Adam Witty is an Entrepreneurs' Organization (EO) member in Charleston, South Carolina, and founder and CEO of Advantage | ForbesBooks, the authority marketing specialists in working with business professionals to elevate brands and grow businesses through publishing. Adam has built the company into one of the largest business book publishers in America, serving over 1,000 members in 40 U.S. states and 13 countries. Adam shared the books he recommends for Black History Month:
In recognition of Black History Month, I've compiled five insightful and inspiring books written by successful African-American entrepreneurs. Each book shares lessons specific to the author's journey that will resonate with every entrepreneur.
1. Millionaire Moves: Seven Proven Principles of Entrepreneurship by William Pickard
Pickard, CEO of Global Automotive Alliance, is one of the nation's most successful black entrepreneurs. His seven principles for achieving success include having a positive vision, always being on the lookout for opportunity, seeking finance options everywhere, nurturing good relationships, choosing the right team, not overreacting to failure and cultivating a strong faith. His goal is to help people see beyond circumstances and create a mindset for success. Readers should open this book with highlighters in hand: It's bursting with insightful quotes that will serve you well, such as "Failure is never fatal and success is never final," and "Don't shoot where a deer is, shoot where it's going to be." Pickard is a smart, highly successful leader who offers advice worth heeding.
Wall Street veteran Carla Harris, vice chairman and managing director at Morgan Stanley, gives readers the tools necessary to get started and get ahead. She suggests planning your career in five-year units, and shares steps she took to launch and sustain her own career. I love the exercises she presents, such as this one: Three blank sheets of paper; one headlined, "If money were no object, how would I spend my days? What would my job look like?" the next asking, "What jobs have this content?" and the third titled, "What skills, experiences or education do I need to be eligible for these positions?" Her useful insights will benefit both young and mid-level professionals.

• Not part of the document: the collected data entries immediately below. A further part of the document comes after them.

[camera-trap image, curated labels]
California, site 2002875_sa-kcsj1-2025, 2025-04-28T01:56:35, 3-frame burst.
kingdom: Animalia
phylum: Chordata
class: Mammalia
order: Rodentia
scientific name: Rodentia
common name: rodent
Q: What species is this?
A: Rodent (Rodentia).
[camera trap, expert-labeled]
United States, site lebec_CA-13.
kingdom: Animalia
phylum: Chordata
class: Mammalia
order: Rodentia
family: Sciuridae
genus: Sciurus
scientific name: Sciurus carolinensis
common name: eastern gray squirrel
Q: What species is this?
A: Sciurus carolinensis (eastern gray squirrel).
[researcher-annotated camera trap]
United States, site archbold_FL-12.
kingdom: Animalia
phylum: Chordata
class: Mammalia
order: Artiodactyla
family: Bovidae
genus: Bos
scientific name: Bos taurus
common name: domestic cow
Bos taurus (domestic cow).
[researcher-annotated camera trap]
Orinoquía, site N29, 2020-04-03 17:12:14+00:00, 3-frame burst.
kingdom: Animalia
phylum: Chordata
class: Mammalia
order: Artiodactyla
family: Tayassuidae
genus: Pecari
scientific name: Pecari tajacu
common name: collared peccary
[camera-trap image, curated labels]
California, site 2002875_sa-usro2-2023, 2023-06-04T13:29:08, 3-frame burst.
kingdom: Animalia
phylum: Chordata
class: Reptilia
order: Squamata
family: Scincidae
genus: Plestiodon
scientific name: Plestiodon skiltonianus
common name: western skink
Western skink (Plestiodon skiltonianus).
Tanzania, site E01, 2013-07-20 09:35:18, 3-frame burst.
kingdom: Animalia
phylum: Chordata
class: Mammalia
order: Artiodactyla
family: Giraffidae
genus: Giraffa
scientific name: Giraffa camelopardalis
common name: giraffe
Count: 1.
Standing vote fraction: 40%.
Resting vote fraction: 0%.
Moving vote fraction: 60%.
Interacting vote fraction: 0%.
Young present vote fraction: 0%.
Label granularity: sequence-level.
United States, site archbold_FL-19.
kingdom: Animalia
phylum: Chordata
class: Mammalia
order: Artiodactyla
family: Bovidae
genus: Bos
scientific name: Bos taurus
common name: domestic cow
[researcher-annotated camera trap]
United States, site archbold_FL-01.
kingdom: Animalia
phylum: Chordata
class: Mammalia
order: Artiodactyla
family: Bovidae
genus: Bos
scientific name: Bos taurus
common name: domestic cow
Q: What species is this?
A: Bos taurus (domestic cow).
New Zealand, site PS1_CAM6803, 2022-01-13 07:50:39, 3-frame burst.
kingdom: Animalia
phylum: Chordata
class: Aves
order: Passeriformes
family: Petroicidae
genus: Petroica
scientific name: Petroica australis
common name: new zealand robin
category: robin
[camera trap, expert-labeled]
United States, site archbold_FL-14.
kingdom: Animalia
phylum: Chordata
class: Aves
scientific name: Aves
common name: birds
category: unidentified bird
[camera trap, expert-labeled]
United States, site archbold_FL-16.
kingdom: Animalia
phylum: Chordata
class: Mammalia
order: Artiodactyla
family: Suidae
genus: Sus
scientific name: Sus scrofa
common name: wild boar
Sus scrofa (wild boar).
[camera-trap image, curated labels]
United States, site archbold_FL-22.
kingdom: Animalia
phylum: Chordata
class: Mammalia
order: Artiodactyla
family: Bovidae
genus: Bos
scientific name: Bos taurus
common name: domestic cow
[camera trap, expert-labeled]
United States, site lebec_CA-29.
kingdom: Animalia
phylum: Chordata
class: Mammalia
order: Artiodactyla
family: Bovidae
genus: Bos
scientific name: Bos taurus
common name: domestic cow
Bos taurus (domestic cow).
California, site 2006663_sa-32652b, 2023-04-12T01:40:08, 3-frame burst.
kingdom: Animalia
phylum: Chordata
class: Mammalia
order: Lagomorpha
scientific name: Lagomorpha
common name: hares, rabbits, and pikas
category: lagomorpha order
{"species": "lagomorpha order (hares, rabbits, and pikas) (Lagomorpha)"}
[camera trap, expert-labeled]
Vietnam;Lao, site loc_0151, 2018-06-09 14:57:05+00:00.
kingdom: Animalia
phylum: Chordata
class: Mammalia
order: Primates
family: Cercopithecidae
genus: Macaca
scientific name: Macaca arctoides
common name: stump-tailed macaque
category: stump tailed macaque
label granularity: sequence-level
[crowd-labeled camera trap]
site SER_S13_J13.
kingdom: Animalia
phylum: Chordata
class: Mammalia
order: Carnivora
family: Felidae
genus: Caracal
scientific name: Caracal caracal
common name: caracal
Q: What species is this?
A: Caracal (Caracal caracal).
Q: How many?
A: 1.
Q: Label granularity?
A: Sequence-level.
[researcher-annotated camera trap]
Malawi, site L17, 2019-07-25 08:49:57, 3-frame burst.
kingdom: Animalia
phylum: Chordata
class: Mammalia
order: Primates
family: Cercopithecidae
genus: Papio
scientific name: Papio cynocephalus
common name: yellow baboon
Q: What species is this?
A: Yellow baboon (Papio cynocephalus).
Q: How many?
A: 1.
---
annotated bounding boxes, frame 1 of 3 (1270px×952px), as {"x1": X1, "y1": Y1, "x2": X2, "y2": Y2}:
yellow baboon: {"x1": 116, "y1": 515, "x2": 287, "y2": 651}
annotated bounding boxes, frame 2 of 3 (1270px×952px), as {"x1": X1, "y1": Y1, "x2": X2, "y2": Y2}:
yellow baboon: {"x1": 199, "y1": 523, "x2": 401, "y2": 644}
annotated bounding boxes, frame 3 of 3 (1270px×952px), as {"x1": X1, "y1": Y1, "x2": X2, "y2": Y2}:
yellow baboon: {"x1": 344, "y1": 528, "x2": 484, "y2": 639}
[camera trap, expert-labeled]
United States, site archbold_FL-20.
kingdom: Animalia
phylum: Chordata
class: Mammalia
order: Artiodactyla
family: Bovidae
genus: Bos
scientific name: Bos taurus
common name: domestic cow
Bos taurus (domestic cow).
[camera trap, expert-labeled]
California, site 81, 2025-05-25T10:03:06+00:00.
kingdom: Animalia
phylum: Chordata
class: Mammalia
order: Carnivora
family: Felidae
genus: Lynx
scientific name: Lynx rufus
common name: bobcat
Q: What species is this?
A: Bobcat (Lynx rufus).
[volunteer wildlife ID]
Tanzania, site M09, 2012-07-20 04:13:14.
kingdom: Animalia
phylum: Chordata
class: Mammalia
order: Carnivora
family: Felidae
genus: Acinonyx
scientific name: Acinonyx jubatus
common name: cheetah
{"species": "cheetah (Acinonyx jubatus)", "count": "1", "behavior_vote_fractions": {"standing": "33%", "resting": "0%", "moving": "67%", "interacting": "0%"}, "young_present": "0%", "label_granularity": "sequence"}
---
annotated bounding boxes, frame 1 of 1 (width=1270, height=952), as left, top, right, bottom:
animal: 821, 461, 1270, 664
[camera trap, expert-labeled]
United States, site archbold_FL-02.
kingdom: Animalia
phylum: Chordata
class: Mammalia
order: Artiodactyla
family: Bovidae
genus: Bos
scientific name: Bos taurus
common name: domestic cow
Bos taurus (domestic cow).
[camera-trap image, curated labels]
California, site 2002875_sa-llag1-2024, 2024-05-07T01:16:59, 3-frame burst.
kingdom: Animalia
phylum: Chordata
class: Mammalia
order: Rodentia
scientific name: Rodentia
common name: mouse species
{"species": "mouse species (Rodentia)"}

Gunn is the founder of 937 Strategy Group, a leadership consulting practice; a former state legislator and a leadership advisor to some of the biggest brands―including U.S. presidents. He illustrates that while there are myriad leadership styles, there are a few striking similarities that all strong leaders present. Divided into three main parts―service, empowerment and legacy―the book dives into each of the seven principles that the best leaders exemplify, including: "Inspire others through your action," "Decide to engage," and "Preach what you know." Gunn synthesizes the complexities of leadership development, employee engagement and sustainable results into actionable ideas. As former head of external affairs at the U.S. Department of Health and Human Services, Gunn's examples tend to focus on the health care sector, but his valuable and relatable principles apply to every industry.
Moore is vice president of sales strategy and education at HBO whose life crashed―literally. Without wearing a seat belt, she drove her convertible head-on into a concrete median, inciting a personal and professional transformation. Moore shares her story and the philosophy that grew out of it, enlightened leadership―her assertion that personal enlightenment is essential for meaningful and impactful leadership. Moore suggests that enlightened leaders build open, healthy team cultures that raise employee engagement and retention, driving productivity and profitability. Each chapter provides practical, actionable tools to help leaders look at themselves as both individuals and managers, including exercises for personal and professional reflection. As a leader, I understand that being aware of who you are as a person is integrally tied to the health and profitability of your company. Moore's book supports that process.
This book is all about money, mindset and motivation―specifically, if you don't have the money, you better have the right mindset to motivate you. John's theory is that being broke makes you hungry for success, forcing you to think more creatively, use resources more efficiently and market more imaginatively. As head of the billion-dollar company FUBU, John started with a $40 budget selling T-shirts out of a van―effectively proving the book's thesis. This book is not about John's tips for success; instead it's inspirational, and the perfect thing to read when you feel cornered or want to give up. It tells the stories of 13 uber-successful entrepreneurs who started with limited resources and fought their way to success, such as Gigi Butler, the house cleaner from Nashville who built a cupcake empire on the back of a family recipe and her maxed-out credit cards. If you're looking for a motivational kick in the pants, this is the book to inspire you.